WRITTEN REQUEST:
Answer these questions using the passage on bonded-force calculation:
1. What carries data between software and hardware?
2. How many parallel vector computation modules are in the middle section of the right panel?
3. What color are the four summation units in the lower section?

DOCUMENT PASSAGE:
^^^^

3.5 Calculation pipeline of bonded forces

Fig. 9 illustrates the cooperation mode between CPU and FPGA in the calculation of bonded forces, with data transmission between software and hardware realized through PCIe.⁵⁴ Each small box in the diagram represents a circuit processing unit. The bonded forces include the bond, angle and dihedral terms in the classical FF models. In MD simulations with classical FFs, the topology, which defines how particles are connected with covalent bonds, remains fixed throughout the simulation. Particle and topology information is obtained from user input files, and the structure of the particle-information storage table can adapt to the specific topology inputs. This data is stored in a specific cache area of HBM2 using DMA technology. The FPGA data read/write submodule employs multiple channels in parallel, and is equipped with HBM2 registers, which can support multiple read and write operations simultaneously. This allows the system to efficiently read interaction data for two-body (bond), three-body (angle), and four-body (dihedral) bonded terms. The design significantly improves storage and access efficiency for large data blocks.

Fig. 9 Covalent bond force computation architecture with reusable logic. The left panel shows two HBM memory banks for covalent-bond-number storage, each organized into three vertically stacked sections with color-coded blocks (white, orange, light blue, and yellow) representing different bond-parameter sets. The right panel illustrates the computational pipeline: (a) The top section contains three index arrays labeled “i j”, “i j k”, and “i j k t” for 2-body, 3-body and 4-body interactions. respectively. (b) The middle section features six parallel vector computation modules feeding into three normal-vector generators. (c) The lower section implements four summation units (yellow) that aggregate results for bond, angle and dihedral terms. (d) The bottom green module handles final read/write operations.

^^^^

Spatial relationship items:
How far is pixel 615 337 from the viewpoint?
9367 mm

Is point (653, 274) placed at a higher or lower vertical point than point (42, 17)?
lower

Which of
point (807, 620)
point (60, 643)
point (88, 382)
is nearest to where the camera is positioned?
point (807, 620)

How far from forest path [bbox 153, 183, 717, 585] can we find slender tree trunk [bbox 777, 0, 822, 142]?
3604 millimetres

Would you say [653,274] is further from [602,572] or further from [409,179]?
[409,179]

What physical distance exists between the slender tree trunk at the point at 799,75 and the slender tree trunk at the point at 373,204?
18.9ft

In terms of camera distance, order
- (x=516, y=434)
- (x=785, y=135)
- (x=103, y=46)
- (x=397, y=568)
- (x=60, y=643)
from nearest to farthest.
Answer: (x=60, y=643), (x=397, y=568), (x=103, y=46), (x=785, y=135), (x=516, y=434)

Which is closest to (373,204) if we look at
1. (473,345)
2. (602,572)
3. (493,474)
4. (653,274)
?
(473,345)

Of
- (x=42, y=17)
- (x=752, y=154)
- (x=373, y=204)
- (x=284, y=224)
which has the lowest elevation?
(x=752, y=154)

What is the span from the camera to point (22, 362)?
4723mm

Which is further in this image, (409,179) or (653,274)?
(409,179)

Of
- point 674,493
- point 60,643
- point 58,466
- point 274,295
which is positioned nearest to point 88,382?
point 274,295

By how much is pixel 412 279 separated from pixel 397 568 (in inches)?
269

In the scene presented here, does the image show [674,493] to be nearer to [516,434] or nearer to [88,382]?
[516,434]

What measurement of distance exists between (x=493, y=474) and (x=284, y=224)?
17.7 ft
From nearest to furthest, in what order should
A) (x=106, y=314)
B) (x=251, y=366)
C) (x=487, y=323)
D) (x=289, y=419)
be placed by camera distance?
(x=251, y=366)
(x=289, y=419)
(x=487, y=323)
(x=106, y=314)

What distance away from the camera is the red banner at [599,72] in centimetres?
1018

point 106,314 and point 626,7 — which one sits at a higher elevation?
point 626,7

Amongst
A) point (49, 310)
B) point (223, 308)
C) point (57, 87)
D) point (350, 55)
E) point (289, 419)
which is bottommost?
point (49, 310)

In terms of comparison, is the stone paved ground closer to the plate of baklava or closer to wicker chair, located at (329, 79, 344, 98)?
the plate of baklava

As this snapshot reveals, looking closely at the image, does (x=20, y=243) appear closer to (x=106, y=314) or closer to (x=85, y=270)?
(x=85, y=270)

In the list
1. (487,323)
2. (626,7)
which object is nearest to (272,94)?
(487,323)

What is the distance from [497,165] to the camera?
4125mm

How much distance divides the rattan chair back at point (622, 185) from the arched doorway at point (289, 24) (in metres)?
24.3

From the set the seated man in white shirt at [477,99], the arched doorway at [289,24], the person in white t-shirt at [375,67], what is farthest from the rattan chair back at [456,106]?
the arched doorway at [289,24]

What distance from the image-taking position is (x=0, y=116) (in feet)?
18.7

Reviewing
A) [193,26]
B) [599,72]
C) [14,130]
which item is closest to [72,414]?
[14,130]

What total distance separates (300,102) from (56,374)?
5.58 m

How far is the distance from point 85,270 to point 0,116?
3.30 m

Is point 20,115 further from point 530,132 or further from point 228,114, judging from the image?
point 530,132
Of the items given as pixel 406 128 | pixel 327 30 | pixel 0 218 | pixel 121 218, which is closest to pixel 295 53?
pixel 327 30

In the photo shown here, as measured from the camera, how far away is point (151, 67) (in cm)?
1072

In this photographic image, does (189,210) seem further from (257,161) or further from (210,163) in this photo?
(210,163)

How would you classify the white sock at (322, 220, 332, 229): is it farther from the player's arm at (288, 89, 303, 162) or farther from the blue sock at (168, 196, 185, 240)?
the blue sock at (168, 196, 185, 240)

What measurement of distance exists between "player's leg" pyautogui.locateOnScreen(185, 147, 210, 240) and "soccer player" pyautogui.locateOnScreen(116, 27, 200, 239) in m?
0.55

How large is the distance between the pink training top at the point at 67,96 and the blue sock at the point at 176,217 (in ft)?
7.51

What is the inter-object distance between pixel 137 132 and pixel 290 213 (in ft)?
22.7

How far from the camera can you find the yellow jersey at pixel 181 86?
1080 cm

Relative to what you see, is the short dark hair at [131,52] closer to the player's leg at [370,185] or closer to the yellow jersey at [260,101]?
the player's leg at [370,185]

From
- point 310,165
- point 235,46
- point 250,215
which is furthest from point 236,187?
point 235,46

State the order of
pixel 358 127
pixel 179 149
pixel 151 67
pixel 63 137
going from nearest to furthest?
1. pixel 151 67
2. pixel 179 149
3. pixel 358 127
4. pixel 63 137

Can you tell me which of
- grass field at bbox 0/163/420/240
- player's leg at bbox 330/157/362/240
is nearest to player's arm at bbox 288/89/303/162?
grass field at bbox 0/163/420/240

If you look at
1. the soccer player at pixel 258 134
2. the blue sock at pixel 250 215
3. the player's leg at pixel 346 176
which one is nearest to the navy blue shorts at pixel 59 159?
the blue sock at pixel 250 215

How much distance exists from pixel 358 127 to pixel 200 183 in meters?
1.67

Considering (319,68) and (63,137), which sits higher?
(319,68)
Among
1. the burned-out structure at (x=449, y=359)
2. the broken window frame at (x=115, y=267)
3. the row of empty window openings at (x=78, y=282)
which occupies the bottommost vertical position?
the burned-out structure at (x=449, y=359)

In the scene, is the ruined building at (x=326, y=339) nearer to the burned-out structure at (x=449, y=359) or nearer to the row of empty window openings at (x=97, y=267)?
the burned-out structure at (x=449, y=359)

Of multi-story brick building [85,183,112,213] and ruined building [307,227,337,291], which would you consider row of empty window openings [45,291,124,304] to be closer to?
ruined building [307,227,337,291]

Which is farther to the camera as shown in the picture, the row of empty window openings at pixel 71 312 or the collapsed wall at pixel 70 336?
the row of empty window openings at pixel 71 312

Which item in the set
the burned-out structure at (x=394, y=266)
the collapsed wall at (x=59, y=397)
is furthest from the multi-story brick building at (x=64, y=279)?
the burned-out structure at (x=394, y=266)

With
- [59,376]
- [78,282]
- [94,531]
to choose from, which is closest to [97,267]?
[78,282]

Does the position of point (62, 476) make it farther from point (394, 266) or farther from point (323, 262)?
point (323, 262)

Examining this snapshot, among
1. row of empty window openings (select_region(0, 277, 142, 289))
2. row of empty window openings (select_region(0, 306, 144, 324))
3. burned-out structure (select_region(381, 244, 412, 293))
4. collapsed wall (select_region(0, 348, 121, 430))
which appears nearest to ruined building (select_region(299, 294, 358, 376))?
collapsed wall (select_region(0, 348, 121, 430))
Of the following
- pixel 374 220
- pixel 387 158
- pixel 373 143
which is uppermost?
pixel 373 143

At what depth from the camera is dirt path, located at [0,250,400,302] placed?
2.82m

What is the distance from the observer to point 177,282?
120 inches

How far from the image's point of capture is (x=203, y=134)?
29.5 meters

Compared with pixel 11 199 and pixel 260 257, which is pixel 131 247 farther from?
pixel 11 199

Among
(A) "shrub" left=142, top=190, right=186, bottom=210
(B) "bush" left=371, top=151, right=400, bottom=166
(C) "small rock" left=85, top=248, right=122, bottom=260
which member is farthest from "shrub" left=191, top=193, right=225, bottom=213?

^^^^

ANSWER TO THIS PROBLEM:
1. PCIe.
2. Six.
3. Yellow.